Task to complete: The response must restate all of the data word for word.

Records for processing:
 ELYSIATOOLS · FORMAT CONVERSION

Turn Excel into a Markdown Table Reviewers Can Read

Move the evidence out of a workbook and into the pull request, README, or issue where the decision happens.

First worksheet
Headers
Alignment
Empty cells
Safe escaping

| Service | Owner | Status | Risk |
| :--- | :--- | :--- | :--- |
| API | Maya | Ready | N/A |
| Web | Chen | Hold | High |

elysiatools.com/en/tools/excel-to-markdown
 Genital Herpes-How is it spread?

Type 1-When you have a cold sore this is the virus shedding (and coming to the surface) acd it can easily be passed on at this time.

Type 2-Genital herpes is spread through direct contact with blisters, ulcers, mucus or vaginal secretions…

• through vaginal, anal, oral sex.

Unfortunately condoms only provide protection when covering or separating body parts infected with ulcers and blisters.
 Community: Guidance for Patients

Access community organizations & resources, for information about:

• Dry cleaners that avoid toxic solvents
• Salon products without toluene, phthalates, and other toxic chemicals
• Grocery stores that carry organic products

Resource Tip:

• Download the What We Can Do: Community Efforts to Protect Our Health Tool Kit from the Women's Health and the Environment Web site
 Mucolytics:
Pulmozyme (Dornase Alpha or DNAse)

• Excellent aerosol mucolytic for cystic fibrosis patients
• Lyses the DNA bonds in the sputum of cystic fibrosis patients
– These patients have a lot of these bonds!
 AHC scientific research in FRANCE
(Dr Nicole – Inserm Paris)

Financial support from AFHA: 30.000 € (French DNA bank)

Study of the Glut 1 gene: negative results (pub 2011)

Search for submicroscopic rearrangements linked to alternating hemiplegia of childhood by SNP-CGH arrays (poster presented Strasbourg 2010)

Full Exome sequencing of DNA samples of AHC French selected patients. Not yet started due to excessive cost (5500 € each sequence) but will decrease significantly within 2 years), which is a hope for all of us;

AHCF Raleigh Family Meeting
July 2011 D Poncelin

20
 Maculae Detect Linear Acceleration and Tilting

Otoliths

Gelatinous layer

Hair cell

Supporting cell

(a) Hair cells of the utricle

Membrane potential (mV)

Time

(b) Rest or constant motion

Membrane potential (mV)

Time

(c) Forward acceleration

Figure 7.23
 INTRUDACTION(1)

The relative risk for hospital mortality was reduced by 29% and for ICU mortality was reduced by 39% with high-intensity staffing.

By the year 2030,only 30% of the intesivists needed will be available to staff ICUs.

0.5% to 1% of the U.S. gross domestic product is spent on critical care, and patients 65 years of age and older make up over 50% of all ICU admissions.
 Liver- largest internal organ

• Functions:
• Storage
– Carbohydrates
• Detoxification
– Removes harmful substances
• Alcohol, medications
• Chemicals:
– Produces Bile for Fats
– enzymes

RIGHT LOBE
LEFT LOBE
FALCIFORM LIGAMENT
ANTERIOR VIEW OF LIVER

Your solution:
 ELYSIATOOLS · FORMAT CONVERSION

Turn Excel into a Markdown Table Reviewers Can Read

Move the evidence out of a workbook and into the pull request, README, or issue where the decision happens.

First worksheet
Headers
Alignment
Empty cells
Safe escaping

| Service | Owner | Status | Risk |
| :--- | :--- | :--- | :--- |
| API | Maya | Ready | N/A |
| Web | Chen | Hold | High |

elysiatools.com/en/tools/excel-to-markdown
 Genital Herpes-How is it spread?

Type 1-When you have a cold sore this is the virus shedding (and coming to the surface) acd it can easily be passed on at this time.

Type 2-Genital herpes is spread through direct contact with blisters, ulcers, mucus or vaginal secretions…

• through vaginal, anal, oral sex.

Unfortunately condoms only provide protection when covering or separating body parts infected with ulcers and blisters.
 Community: Guidance for Patients

Access community organizations & resources, for information about:

• Dry cleaners that avoid toxic solvents
• Salon products without toluene, phthalates, and other toxic chemicals
• Grocery stores that carry organic products

Resource Tip:

• Download the What We Can Do: Community Efforts to Protect Our Health Tool Kit from the Women's Health and the Environment Web site
 Mucolytics:
Pulmozyme (Dornase Alpha or DNAse)

• Excellent aerosol mucolytic for cystic fibrosis patients
• Lyses the DNA bonds in the sputum of cystic fibrosis patients
– These patients have a lot of these bonds!
 AHC scientific research in FRANCE
(Dr Nicole – Inserm Paris)

Financial support from AFHA: 30.000 € (French DNA bank)

Study of the Glut 1 gene: negative results (pub 2011)

Search for submicroscopic rearrangements linked to alternating hemiplegia of childhood by SNP-CGH arrays (poster presented Strasbourg 2010)

Full Exome sequencing of DNA samples of AHC French selected patients. Not yet started due to excessive cost (5500 € each sequence) but will decrease significantly within 2 years), which is a hope for all of us;

AHCF Raleigh Family Meeting
July 2011 D Poncelin

20
 Maculae Detect Linear Acceleration and Tilting

Otoliths

Gelatinous layer

Hair cell

Supporting cell

(a) Hair cells of the utricle

Membrane potential (mV)

Time

(b) Rest or constant motion

Membrane potential (mV)

Time

(c) Forward acceleration

Figure 7.23
 INTRUDACTION(1)

The relative risk for hospital mortality was reduced by 29% and for ICU mortality was reduced by 39% with high-intensity staffing.

By the year 2030,only 30% of the intesivists needed will be available to staff ICUs.

0.5% to 1% of the U.S. gross domestic product is spent on critical care, and patients 65 years of age and older make up over 50% of all ICU admissions.
 Liver- largest internal organ

• Functions:
• Storage
– Carbohydrates
• Detoxification
– Removes harmful substances
• Alcohol, medications
• Chemicals:
– Produces Bile for Fats
– enzymes

RIGHT LOBE
LEFT LOBE
FALCIFORM LIGAMENT
ANTERIOR VIEW OF LIVER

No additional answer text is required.